A council worker clearing bins was alerted to his location by Mr Keys' dog.
Hauraki District Council worker Bruce Mackenzie was on his normal routine emptying rubbish bins and, as he pulled into the carpark, he noticed a dog jumping around in the far corner.
Mr Mackenzie parked alongside the bin beside the playground, emptied it, got back in his truck and was about to leave but the dog was still jumping up and down. He drove over to the corner of the carpark and his headlights caught something shiny.
"I realised it was a person. I called out 'hey mate are you all right'. He said 'help me, help me'.
"The dog is still jumping all around but I squatted down and his next words were 'roll me over, roll me over'. I said, 'I can't do that mate, I'm calling an ambulance'.
"He was talking - so was breathing.

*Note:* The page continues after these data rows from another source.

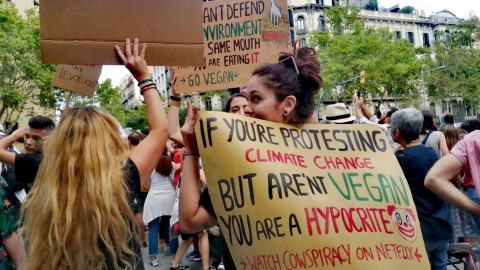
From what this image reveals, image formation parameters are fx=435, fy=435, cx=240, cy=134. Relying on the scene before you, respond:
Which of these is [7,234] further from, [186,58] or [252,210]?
[252,210]

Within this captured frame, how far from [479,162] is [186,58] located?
172 centimetres

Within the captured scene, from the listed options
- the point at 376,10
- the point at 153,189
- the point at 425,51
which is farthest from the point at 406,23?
the point at 153,189

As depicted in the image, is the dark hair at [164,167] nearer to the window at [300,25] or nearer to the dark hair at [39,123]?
the dark hair at [39,123]

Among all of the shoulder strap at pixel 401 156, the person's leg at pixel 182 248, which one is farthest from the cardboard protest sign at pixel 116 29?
the person's leg at pixel 182 248

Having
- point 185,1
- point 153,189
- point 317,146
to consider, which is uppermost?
point 185,1

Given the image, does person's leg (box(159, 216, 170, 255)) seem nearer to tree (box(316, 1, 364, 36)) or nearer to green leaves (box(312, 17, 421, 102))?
green leaves (box(312, 17, 421, 102))

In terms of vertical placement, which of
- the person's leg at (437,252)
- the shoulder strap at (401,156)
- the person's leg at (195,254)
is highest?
the shoulder strap at (401,156)

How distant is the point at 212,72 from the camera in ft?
11.9

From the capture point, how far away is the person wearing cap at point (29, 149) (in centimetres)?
328

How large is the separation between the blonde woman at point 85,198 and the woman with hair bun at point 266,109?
246 millimetres

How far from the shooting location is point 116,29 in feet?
7.04

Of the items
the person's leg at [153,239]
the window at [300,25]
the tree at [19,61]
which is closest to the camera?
the person's leg at [153,239]

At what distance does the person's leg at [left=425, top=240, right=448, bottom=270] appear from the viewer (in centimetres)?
342

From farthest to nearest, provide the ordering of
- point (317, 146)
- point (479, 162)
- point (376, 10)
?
point (376, 10)
point (479, 162)
point (317, 146)
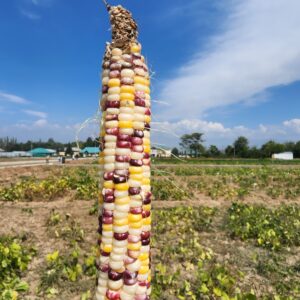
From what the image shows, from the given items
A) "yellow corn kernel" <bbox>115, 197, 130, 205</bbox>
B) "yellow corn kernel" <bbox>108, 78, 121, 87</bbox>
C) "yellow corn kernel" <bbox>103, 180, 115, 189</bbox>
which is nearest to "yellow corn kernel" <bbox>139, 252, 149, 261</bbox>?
"yellow corn kernel" <bbox>115, 197, 130, 205</bbox>

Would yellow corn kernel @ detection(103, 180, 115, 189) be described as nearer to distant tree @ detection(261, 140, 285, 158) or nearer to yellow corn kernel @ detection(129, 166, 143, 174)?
yellow corn kernel @ detection(129, 166, 143, 174)

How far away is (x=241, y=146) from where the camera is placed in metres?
110

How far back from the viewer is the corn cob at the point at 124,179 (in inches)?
94.7

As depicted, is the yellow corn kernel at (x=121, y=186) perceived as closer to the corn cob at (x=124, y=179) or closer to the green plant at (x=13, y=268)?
the corn cob at (x=124, y=179)

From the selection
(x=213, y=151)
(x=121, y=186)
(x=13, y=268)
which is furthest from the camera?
(x=213, y=151)

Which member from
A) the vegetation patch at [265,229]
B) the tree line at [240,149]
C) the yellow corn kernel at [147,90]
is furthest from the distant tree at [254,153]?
the yellow corn kernel at [147,90]

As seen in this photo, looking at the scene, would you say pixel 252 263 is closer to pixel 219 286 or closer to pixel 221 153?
pixel 219 286

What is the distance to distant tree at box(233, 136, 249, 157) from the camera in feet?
342

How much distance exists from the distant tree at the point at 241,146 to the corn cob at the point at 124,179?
104683 mm

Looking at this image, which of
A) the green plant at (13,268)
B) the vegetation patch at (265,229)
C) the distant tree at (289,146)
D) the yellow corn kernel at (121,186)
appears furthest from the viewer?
the distant tree at (289,146)

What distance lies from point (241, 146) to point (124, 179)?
111776 mm

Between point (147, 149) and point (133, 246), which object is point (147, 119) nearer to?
point (147, 149)

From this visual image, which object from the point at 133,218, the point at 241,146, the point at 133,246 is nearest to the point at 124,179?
the point at 133,218

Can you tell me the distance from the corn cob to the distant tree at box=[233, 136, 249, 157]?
343 feet
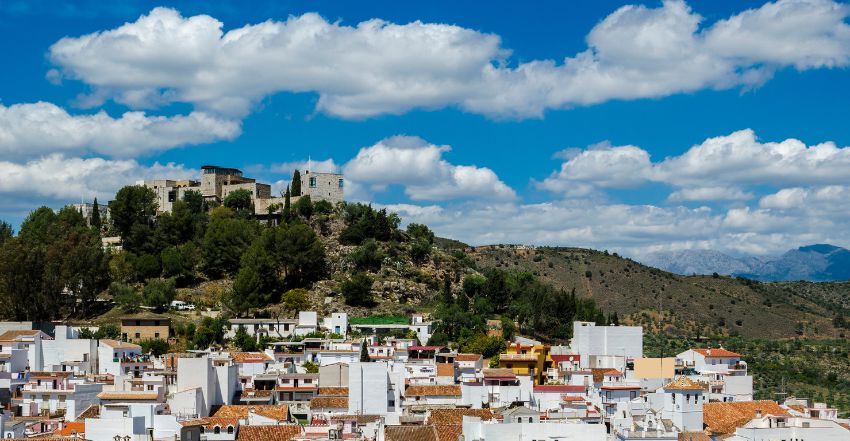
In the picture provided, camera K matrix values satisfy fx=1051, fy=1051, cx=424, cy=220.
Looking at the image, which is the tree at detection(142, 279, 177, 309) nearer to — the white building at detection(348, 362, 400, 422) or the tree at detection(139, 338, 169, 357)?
the tree at detection(139, 338, 169, 357)

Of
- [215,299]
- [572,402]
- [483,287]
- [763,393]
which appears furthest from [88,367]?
[763,393]

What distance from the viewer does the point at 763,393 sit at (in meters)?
49.7

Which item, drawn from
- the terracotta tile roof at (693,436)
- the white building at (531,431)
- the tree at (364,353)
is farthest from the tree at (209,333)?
the terracotta tile roof at (693,436)

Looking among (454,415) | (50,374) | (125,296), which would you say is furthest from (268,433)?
(125,296)

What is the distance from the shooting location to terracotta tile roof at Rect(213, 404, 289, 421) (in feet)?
112

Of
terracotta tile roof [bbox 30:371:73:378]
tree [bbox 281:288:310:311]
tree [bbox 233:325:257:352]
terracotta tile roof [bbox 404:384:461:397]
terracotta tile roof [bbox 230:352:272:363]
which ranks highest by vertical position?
tree [bbox 281:288:310:311]

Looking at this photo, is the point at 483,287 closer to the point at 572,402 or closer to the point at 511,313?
the point at 511,313

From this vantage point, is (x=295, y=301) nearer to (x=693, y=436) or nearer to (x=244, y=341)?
(x=244, y=341)

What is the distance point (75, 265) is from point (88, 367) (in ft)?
43.2

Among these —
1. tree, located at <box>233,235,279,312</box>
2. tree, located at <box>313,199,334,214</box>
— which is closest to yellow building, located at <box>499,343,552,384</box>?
tree, located at <box>233,235,279,312</box>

He wasn't bleeding but he was lying on top of his bike, across the hole - he looked awkward.
"I just refused to move him, just kept reassuring him that help was on the way."
When St John arrived, they called for back-up and the Waihi Volunteer Fire Brigade arrived not long after.
Mr Keys was transferred to Paeroa by road before being flown to Middlemore Hospital.
Mr Keys' sister, Fiona, was grieving with her family yesterday as they wondered how he would come to terms with a life without the use of his body.
Doctors had told her the accident had left her brother a quadriplegic, she said.
He had always been a lover of the outdoors, a keen hunter and fisher on weekends, a spray contractor during the week and would ride his bike after work to exercise his hunting dogs.
"It's appalling that he won't come waltzing back in here ... it's just torturous to know he'll be trapped in that body forever," she said.
He was taking his dog for a run the night of the accident, as he did every other night after work, she said.
She believed it was the close relationship he had with all his dogs that made Bailey stay by his side through the night.
Bailey is now living with Fiona at her Whakamarama home, adjusting to life without her owner.
"She's having a lifestyle change too."
The whole family was devastated for Mr Keys and understood an existing cordon around the sink hole had been removed before the accident.
"We're gutted. We're especially gutted if it was preventable."
Fiona's daughter, Amber, Mr Keys' niece, said it would be a difficult reality for her uncle to come to terms with.
"He's very outdoorsy, loves hunting, loves fishing in the weekend. He's a happy go lucky kind of guy, doesn't like to sit down or be stuck inside.
"It's gonna be hard for him to come to terms with not even being able to scratch his own nose ... He's never been one to ask for help.
"But he's still in the stage where he's just grateful to be alive."
Ian Keys said the family had been at the hospital with his brother who had just undergone three hours of surgery to secure his neck and the doctors had told the family he had serious damage to his spinal cord and, at this stage, was paralysed from the neck down.
"It's a shock for the whole family. His daughter is with him."
He said Mr Keys had relayed the story of what had happened to him.
"There was a bare open hole ... I guess in the dim light he didn't even see it. He just rode into it.
"He said he had no idea what had happened ... next thing he was flying over his handlebars and he heard his neck break when he hit the ground."
Mr Keys could not move.
"He knew that he was in trouble when he couldn't get off the bike. He couldn't move, he couldn't do anything," said Ian Keys.
Plastic barricades have been erected around the sinkhole since the accident, but it has not yet been filled in, Hauraki District Council chief executive Langley Cavers said.
The incident had occurred in a part of the reserve, close to a car parking area, which was prone to subsidence.